Stated exercise 1: In the hdf5 dtype commit, translate this sentence into Spanish: "Name of the dataset to be read."
Stated exercise 2: Proceed with the hdf5 dtype commit, picking up right after its last line shown.
#### Document extract
Set correct dtype when loading and saving hdf5 (#2014)

Marc-Jindra · ClaudiaComito · web-flow · commit 678cd47a551d · 2025-11-14T13:21:31.000+01:00
* fixed load_hdf5

* fixed save_hdf5

* fixed different behavior in tests

* test torch dtype for save_hdf5

---------

Co-authored-by: Claudia Comito &lt;39374113+ClaudiaComito@users.noreply.github.com&gt;
diff --git a/heat/core/io.py b/heat/core/io.py
@@ -518,7 +518,7 @@ def supports_hdf5() -> bool:
     def load_hdf5(
         path: str,
         dataset: str,
-        dtype: datatype = types.float32,
+        dtype: Optional[datatype] = None,
         slices: Optional[Tuple[Optional[slice], ...]] = None,
         split: Optional[int] = None,
         device: Optional[str] = None,
@@ -534,7 +534,7 @@ def load_hdf5(
         dataset : str
             Name of the dataset to be read.
########
#### Provided data
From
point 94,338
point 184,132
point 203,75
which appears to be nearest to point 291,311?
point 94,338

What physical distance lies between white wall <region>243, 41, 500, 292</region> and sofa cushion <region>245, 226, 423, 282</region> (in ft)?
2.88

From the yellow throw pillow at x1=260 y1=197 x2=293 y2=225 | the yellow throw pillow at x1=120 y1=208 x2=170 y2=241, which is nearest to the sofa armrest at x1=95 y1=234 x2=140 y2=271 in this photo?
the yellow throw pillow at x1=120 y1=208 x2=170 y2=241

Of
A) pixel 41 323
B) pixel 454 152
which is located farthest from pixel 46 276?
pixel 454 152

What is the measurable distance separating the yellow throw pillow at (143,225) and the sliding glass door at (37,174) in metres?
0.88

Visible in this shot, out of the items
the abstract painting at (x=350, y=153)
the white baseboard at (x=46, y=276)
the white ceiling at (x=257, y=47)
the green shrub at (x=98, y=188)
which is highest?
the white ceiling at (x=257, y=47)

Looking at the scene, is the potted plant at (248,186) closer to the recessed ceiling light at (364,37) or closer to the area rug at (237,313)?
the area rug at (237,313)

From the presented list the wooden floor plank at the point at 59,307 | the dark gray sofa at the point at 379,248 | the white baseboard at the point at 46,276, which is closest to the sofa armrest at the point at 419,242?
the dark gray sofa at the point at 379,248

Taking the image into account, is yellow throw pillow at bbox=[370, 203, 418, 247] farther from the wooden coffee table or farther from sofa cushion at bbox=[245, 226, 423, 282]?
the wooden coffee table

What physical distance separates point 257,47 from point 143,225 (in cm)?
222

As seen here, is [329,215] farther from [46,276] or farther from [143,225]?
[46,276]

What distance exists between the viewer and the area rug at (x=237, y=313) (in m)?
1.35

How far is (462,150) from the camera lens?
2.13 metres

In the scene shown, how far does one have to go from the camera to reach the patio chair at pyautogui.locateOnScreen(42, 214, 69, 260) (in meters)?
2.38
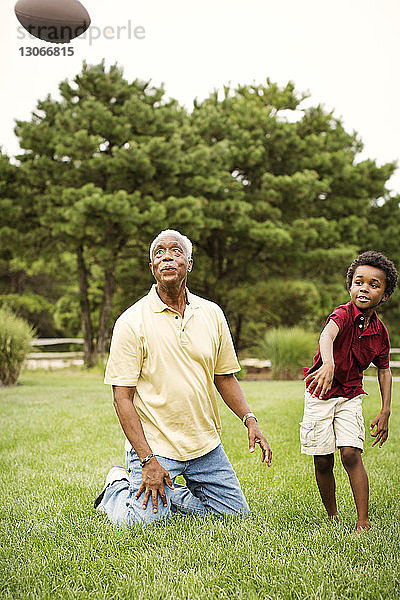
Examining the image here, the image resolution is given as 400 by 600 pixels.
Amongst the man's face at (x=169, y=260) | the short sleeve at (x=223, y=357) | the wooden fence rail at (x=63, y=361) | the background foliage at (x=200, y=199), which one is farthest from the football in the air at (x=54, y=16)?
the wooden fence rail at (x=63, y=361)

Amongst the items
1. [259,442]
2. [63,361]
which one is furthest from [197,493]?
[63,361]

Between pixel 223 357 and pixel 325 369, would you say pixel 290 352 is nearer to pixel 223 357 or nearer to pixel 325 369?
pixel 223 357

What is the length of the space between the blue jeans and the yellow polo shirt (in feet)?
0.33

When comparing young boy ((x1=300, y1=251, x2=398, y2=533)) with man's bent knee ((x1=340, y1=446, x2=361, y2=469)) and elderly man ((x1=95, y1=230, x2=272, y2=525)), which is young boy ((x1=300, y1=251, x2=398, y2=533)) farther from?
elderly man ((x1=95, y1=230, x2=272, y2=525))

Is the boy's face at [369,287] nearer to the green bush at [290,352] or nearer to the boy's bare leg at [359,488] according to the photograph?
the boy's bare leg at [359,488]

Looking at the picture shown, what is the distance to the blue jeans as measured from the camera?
########
Written reply 1: Nombre del conjunto de datos que se va a leer.

Written reply 2:
         dtype : datatype, optional
-            Data type of the resulting array.
+            Data type of the resulting array, defaults to the loaded datasets type.
         slices : tuple of slice objects, optional
             Load only the specified slices of the dataset.
         split : int or None, optional
@@ -626,8 +626,6 @@ def load_hdf5(
         elif split is not None and not isinstance(split, int):
             raise TypeError(f"split must be None or int, not {type(split)}")
 
-        # infer the type and communicator for the loaded array
-        dtype = types.canonical_heat_type(dtype)
         # determine the comm and device the data will be placed on
         device = devices.sanitize_device(device)
         comm = sanitize_comm(comm)
@@ -638,6 +636,9 @@ def load_hdf5(
             gshape = data.shape
             new_gshape = tuple()
             offsets = [0] * len(gshape)
+            if dtype is None:
+                dtype = data.dtype
+            dtype = types.canonical_heat_type(dtype)
             if slices is not None:
                 for i in range(len(gshape)):
                     if i < len(slices) and slices[i]:
@@ -688,7 +689,12 @@ def load_hdf5(
             return DNDarray(data, gshape, dtype, split, device, comm, balanced)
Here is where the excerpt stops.